#### [Given task]
Revise the records below so that every occurrence of "paved stone plaza" becomes "paved stone square". Keep everything else the same.

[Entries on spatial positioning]

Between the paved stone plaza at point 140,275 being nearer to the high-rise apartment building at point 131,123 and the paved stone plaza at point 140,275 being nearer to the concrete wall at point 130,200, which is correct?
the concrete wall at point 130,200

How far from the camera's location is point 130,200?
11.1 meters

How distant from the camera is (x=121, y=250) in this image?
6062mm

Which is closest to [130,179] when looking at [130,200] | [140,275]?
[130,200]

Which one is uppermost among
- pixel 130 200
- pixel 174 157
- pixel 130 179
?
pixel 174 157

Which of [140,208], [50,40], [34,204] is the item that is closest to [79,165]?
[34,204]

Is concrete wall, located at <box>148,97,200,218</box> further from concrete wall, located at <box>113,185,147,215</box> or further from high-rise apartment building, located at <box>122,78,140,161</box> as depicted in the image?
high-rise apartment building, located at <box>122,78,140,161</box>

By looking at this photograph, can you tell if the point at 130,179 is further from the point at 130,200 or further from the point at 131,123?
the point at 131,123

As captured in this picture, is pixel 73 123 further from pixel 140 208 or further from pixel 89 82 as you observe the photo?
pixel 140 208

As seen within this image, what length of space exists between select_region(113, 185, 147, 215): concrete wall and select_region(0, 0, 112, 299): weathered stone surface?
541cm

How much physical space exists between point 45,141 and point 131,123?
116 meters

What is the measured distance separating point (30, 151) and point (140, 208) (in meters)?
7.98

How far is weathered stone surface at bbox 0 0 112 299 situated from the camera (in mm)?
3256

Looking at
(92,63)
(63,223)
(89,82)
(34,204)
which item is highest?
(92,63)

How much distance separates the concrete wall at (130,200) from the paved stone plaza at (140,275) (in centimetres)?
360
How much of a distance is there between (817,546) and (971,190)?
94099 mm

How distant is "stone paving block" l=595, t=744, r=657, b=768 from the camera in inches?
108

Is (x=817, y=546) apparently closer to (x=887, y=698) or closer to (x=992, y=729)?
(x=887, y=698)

#### [Output]
Between the paved stone square at point 140,275 being nearer to the high-rise apartment building at point 131,123 and the paved stone square at point 140,275 being nearer to the concrete wall at point 130,200, which is correct?
the concrete wall at point 130,200

How far from the camera's location is point 130,200?
11.1 meters

How distant from the camera is (x=121, y=250) in this image?
6062mm

Which is closest to [130,179] when looking at [130,200] | [140,275]?
[130,200]

Which one is uppermost among
- pixel 130 200
- pixel 174 157
- pixel 130 179
?
pixel 174 157

Which of [140,208], [50,40], [34,204] is the item that is closest to [79,165]?
[34,204]

Is concrete wall, located at <box>148,97,200,218</box> further from concrete wall, located at <box>113,185,147,215</box> or further from high-rise apartment building, located at <box>122,78,140,161</box> as depicted in the image?
high-rise apartment building, located at <box>122,78,140,161</box>

By looking at this photograph, can you tell if the point at 130,179 is further from the point at 130,200 or further from the point at 131,123?
the point at 131,123

As captured in this picture, is pixel 73 123 further from pixel 140 208 or further from pixel 89 82 as you observe the photo?
pixel 140 208

As seen within this image, what length of space exists between select_region(113, 185, 147, 215): concrete wall and select_region(0, 0, 112, 299): weathered stone surface?
541cm

How much physical space exists between point 45,141 and point 131,123?
116 meters

What is the measured distance separating point (30, 151) and point (140, 208) (in meters)?
7.98

How far is weathered stone surface at bbox 0 0 112 299 situated from the camera (in mm)?
3256

Looking at
(92,63)
(63,223)
(89,82)
(34,204)
which item is highest?
(92,63)

How much distance separates the concrete wall at (130,200) from the paved stone square at (140,275) (in centimetres)?
360
How much of a distance is there between (817,546) and (971,190)?
94099 mm

How distant is "stone paving block" l=595, t=744, r=657, b=768 from the camera in inches?
108

Is (x=817, y=546) apparently closer to (x=887, y=698) or closer to (x=992, y=729)?
(x=887, y=698)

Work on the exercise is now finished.